DEINE AUFGABEN:
1. Fasse im Text über den Braunkohletagebau den Absatz, der mit „Der Tagebau Inden soll trotz vorhandener Restmengen“ beginnt, kürzer zusammen, ohne die wichtigsten Fakten wegzulassen.
2. Schreib den Text über den Braunkohletagebau nach seinem letzten Satz weiter.

DER TEXT:
┄┄┄┄┄┄┄┄┄┄
Der Neubau einer A61n ist abzulehnen. Die ersparten Mittel sollen in voller Höhe durch RWE in die ökologisch hochwertige Gestaltung der Tagebaufolgelandschaft eingebracht werden.
Entscheidungssatz 7:
Hinsichtlich der Massengewinnung kursieren unterschiedliche Darstellungen in der Öffentlichkeit. Dies betrifft u.a. Qualität und Verwendbarkeit den noch nicht Rekultivierten Teile der Sophienhöhe oder die die Inanspruchnahme von Massenfeldern bei Manheim bzw. der östlich vom Hambacher-Forst gelegenen Felder.
Da die Massenbilanz zum Ende hin die maßgebliche Einheit für Dauer und Umfang des Tagebaus darstellt halte ich es für zwingend erforderlich sofort unabhängig den tatsächlichen Umfang, die Qualitäten sowie die Erfordernisse der Verbringung der tatsächlich vorhandenen Bodenmassen zu ermitteln.
Die Vorrangigkeit der Gewinnung sollte nicht auf das genehmigte sondern auf das bereits in Anspruch genommene Abbaufeld bezogen werden.
Entscheidungssatz 8:
Der Tagebau Inden soll trotz vorhandener Restmengen nicht vollständig ausgekohlt werden während zeitgleich im Tagebau Garzweiler Menschen umgesiedelt werden. Eine zwingende Notwendigkeit dafür hat RWE bislang nicht belegt. Es ist davon auszugehen, dass die Förderung rein betriebswirtschaftlich für RWE unattraktiv ist. Es kann aber nicht sein, dass Menschen enteignet und unter dem Verweis auf die Energiesicherheit umgesiedelt werden während der Bergbautreibende unabhängig von eben dieser Energiesicherheit sein Betriebsergebnis verbessern will.
Die Landesregierung muss unabhängig prüfen, ob RWE hier (und im Übrigen über die gesamte Tätigkeit hinweg) seiner Minimierungspflicht gegenüber dem Gemeinwesen nachkommt oder aus rein betriebswirtschaftlichen Erwägungen Profit über Notwendigkeit stellt. Ggf. ist auf die Fortführung des Tagebaus Inden zu drängen, die Förderung in Garzweiler entsprechend zu reduzieren oder der nicht-realisierte Ertrag durch RWE zu kompensieren.
Entscheidungssatz 9:
In den Vergangenen Jahren wurde in diversen Berichten über die Folgelandschaft des Braunkohletagebaus in Ostdeutschland oft und wiederkehrend über umgeschlagenen Seen, Wasser „wie Batteriesäure“ aber auch rutschende Hänge etc. berichtet. Ebenso kann nicht gewährleistet werden, dass nicht Boden-Altlasten nach der Befüllung ausschwemmen und die Wasserqualität gefährden.
┄┄┄┄┄┄┄┄┄┄
GEGEBENES MATERIAL:
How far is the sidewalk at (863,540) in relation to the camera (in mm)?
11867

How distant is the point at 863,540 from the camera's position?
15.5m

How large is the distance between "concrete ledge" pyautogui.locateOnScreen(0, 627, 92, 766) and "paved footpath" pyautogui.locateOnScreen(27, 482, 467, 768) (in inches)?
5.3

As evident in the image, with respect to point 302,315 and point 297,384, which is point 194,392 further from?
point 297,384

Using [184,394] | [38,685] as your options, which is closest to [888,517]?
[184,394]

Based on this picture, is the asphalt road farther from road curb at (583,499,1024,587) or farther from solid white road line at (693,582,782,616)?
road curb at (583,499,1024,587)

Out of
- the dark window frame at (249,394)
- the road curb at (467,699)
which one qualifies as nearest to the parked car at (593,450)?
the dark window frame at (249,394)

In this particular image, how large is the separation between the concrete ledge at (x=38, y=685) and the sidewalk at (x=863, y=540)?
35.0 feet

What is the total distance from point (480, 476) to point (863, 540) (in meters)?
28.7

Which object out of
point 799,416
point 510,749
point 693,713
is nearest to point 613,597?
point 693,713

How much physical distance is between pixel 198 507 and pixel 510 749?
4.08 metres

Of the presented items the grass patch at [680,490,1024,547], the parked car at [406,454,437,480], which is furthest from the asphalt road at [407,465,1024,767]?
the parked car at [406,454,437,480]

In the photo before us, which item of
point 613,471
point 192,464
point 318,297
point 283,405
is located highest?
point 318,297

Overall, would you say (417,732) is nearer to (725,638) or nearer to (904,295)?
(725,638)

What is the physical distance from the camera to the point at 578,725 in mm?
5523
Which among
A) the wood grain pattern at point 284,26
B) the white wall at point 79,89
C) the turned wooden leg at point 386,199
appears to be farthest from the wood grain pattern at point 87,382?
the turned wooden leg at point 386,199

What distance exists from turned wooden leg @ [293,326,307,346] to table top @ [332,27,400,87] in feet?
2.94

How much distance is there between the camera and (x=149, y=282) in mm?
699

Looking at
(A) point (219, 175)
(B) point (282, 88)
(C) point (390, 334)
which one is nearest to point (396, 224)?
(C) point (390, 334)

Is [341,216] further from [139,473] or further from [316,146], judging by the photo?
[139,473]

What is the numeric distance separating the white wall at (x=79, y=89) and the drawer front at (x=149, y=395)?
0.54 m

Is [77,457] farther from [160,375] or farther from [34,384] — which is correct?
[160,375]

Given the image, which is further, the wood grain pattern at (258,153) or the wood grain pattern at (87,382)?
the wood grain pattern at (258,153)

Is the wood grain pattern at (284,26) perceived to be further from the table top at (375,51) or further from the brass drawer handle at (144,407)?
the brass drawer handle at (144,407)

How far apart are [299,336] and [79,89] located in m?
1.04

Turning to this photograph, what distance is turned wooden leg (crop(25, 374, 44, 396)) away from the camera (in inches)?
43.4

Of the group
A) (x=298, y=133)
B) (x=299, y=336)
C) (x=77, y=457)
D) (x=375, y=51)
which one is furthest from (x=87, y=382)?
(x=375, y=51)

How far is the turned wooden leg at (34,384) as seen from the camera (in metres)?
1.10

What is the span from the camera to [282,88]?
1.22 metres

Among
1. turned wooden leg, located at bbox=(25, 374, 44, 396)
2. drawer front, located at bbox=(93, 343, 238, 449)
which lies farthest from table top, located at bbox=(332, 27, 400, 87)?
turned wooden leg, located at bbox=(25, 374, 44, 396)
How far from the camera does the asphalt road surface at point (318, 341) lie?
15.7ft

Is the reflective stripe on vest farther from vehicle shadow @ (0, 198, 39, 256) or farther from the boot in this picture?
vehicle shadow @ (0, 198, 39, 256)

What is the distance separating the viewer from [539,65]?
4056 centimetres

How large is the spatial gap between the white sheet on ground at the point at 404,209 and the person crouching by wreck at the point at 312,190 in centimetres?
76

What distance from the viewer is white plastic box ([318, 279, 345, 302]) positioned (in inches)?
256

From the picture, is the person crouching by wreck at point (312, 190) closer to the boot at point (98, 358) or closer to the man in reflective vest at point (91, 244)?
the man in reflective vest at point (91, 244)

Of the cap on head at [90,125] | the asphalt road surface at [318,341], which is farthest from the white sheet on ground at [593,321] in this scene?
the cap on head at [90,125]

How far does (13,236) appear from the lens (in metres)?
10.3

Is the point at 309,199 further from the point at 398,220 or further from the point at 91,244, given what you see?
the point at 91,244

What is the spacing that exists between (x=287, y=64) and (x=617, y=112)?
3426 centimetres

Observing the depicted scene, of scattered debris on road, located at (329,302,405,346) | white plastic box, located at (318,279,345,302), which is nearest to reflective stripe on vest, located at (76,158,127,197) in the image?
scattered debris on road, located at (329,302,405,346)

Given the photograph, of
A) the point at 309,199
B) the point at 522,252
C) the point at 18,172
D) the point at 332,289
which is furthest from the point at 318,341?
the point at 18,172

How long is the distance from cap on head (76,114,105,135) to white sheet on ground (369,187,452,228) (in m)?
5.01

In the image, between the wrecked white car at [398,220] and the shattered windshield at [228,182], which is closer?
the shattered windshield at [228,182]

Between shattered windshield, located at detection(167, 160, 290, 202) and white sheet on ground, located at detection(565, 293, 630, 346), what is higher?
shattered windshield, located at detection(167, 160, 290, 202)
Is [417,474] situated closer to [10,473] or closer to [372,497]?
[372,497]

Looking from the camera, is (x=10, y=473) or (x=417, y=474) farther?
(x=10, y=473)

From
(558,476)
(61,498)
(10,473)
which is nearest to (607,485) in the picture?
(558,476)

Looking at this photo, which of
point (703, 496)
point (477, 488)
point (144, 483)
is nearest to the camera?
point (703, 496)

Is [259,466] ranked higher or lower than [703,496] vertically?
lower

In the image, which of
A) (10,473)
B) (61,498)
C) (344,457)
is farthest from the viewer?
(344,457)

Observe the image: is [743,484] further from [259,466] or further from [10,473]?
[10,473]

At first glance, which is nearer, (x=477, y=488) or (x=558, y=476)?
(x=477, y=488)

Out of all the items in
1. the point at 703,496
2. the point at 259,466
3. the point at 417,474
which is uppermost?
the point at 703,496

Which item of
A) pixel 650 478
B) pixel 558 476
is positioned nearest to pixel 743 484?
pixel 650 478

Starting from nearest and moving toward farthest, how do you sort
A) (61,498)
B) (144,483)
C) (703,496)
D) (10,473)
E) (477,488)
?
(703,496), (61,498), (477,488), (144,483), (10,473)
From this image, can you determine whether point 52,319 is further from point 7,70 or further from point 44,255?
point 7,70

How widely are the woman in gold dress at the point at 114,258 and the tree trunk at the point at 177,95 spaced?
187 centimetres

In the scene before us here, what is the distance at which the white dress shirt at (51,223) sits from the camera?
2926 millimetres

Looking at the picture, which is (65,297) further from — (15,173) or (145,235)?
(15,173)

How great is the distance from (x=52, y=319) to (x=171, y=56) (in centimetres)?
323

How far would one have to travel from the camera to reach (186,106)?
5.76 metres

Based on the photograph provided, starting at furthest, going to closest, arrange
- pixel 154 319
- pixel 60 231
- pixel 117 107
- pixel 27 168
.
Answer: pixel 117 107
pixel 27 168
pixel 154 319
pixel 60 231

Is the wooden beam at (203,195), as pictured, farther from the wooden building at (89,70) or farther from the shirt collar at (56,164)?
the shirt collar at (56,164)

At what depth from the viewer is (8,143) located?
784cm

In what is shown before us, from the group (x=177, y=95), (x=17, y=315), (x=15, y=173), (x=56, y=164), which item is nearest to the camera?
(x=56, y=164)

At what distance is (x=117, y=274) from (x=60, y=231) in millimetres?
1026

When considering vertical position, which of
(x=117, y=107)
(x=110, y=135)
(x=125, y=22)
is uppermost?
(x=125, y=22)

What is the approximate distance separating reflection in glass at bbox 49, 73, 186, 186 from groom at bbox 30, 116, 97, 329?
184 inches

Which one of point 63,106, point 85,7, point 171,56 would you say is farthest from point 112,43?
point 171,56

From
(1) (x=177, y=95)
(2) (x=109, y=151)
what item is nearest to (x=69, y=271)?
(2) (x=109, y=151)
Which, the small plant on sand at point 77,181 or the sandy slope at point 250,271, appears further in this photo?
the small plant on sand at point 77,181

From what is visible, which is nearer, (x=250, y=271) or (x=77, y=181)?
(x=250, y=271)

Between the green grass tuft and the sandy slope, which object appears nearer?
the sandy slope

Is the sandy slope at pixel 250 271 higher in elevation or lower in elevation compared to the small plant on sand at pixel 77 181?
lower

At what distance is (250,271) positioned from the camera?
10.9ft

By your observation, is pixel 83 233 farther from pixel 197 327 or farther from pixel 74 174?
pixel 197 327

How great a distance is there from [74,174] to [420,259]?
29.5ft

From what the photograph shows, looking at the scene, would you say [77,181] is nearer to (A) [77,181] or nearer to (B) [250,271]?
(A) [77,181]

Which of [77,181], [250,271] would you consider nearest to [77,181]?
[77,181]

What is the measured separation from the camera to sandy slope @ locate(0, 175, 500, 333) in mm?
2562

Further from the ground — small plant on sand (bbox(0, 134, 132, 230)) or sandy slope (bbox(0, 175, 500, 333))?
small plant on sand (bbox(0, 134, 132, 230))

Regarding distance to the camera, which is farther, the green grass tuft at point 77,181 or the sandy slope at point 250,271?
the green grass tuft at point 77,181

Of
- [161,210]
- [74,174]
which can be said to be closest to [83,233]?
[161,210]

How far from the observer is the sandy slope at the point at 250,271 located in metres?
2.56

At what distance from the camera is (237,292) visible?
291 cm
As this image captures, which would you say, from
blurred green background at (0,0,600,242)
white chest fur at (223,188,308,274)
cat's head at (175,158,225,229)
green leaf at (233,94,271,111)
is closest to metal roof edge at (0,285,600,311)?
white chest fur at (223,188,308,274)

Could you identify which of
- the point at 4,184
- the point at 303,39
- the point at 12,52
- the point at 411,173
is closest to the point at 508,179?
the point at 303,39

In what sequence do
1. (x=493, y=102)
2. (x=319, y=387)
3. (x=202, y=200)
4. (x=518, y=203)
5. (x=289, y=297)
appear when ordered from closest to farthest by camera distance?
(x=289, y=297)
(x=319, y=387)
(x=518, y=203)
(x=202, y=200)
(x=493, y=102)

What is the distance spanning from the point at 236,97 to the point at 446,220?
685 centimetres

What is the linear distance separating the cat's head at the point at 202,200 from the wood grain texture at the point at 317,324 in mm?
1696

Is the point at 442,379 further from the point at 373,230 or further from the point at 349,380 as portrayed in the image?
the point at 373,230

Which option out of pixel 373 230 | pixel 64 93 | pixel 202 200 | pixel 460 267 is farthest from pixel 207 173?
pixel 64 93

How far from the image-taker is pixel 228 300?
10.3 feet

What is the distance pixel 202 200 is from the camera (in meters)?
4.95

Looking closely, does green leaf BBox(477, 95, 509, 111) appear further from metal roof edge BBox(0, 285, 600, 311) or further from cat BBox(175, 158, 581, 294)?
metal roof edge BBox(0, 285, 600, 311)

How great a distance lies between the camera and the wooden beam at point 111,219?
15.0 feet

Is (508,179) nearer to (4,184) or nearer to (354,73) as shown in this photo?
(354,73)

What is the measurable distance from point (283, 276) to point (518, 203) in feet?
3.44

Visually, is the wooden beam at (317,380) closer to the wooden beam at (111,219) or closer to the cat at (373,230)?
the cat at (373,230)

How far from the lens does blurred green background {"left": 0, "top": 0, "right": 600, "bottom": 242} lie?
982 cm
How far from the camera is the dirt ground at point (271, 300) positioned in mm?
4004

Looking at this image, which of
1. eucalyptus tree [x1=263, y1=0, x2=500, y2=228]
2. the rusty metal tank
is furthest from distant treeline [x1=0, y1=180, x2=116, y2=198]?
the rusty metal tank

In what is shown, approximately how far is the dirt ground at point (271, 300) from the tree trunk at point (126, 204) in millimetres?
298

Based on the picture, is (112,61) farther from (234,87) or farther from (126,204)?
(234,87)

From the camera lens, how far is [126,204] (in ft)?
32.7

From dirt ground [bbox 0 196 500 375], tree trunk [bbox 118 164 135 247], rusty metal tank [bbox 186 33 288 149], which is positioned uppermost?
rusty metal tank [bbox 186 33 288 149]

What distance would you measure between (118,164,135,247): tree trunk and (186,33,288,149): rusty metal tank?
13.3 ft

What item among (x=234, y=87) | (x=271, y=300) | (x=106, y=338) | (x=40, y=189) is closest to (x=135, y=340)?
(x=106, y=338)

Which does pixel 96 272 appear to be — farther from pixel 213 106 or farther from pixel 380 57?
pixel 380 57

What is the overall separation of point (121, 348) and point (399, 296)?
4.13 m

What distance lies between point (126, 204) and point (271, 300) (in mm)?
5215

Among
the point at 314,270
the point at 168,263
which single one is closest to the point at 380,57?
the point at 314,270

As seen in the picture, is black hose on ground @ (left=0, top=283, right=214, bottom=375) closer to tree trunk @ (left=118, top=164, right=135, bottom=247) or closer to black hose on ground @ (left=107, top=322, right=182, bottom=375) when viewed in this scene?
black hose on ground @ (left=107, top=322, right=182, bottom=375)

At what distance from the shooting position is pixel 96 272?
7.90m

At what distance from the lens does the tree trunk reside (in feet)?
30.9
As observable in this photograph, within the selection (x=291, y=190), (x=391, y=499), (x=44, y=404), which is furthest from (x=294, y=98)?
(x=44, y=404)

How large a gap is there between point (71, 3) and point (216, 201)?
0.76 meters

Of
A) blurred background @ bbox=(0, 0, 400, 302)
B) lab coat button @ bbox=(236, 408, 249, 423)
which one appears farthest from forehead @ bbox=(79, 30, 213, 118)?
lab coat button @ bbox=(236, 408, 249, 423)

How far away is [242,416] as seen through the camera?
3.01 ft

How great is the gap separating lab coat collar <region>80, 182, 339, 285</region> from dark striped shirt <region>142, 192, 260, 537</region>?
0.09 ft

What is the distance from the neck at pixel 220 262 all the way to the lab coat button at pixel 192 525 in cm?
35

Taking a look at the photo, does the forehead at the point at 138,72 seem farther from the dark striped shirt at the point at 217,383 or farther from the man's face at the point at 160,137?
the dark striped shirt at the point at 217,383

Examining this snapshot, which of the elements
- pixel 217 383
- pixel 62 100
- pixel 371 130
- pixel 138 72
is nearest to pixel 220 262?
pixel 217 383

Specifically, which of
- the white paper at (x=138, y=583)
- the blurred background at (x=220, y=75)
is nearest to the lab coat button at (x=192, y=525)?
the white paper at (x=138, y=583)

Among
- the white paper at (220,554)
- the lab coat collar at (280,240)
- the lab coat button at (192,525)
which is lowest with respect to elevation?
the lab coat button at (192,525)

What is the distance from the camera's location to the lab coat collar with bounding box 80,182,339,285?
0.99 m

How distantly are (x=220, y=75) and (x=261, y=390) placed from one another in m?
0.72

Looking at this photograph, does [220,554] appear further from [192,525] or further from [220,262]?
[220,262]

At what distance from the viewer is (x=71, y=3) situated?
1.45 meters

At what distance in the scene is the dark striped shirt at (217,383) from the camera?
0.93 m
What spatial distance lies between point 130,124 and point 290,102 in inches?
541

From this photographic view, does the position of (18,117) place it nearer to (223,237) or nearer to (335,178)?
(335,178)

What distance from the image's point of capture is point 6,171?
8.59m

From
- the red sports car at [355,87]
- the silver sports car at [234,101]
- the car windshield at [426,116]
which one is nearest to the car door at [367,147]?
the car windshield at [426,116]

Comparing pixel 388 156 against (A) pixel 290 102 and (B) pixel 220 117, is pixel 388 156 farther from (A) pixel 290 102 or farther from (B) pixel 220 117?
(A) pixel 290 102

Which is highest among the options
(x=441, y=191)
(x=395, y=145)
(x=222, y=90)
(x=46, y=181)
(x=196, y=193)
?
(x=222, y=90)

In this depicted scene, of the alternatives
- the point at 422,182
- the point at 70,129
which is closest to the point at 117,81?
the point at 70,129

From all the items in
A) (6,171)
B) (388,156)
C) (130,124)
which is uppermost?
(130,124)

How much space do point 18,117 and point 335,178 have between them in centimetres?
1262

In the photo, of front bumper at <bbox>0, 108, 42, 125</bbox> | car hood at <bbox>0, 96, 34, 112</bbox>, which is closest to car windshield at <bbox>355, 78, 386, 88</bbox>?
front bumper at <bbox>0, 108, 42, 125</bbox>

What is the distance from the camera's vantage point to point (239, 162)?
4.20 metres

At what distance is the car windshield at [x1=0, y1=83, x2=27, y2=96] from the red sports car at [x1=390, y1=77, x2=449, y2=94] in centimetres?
┄┄┄┄┄┄┄┄┄┄
DIE LÖSUNGEN:
1. Der Tagebau Inden soll trotz Restmengen nicht ganz ausgekohlt werden, während in Garzweiler gleichzeitig Menschen umgesiedelt werden. RWE hat bisher keine zwingende Notwendigkeit dafür belegt. Vermutlich lohnt sich die Förderung für RWE rein betriebswirtschaftlich nicht. Es darf aber nicht sein, dass Menschen mit Verweis auf die Energiesicherheit enteignet und umgesiedelt werden, während RWE unabhängig davon sein Betriebsergebnis verbessern will.

2.
Wie immer war der Tenor der betroffenen Unternehmen, dass dies nicht mit dem rheinischen Tagebau vergleichbar wäre.
Ich bin fachlich nicht in der Lage, das zu beurteilen, aber auch die Erläuterungen des 9. Entscheidungssatzes gehen von diversen Eingriffs-befunden aus. Eine entsprechende Lenkung und Steuerung der Wasserqualität kann heute weder der Qualität, der Quantität oder der Dauer nach geplant werden.
Auch ist davon auszugehen, dass die kommunale Wasserversorgung technischen Aufwand für die Anpassung an die neuen Wasserverhältnisse betreiben muss.
Die Landesregierung muss sicher stellen, dass auch hier seitens des Bergbautreibenden die möglichen Kosten (Alt- und Ewigkeitslasten) ausreichend und verwertungssicher hinterlegt sind. Unter verwertungssicher verstehe ich, dass die zur Sicherheit hinterlegten Werte marktgängig und realisierbar sind. Produktionsmittel (Bagger, Absetzer, Bandanlagen etc.) o.ä. stellen somit keine absichernden Werte dar.
Entscheidungssatz 13:
Der Entscheidungssatz 13 macht nur unter Annahme der Geltung des § 48 KVBG Sinn. Wie Eingangs erwähnt ersetzt diese Feststellung nicht die tatsächliche materielle Prüfung durch ordentliche Gerichte und bleibt ein permanenter Quell sozialen Unfriedens .
Die Landesregierung sollte von Ihrem planungsrechtlichen Spielraum Gebrauch machen und die Umsiedlung der Erkelenzer Ortschaften Keyenberg, Kuckum, Unter- und Oberwestrich sowie Berverath von einer permanenten materiell-rechtlichen Prüfung abhängig machen.
Die Landesregierung soll auf die Festlegung der Umsiedlung der Ortschaften Keyenberg, Kuckum, Unter- und Oberwestrich sowie Berverath verzichten.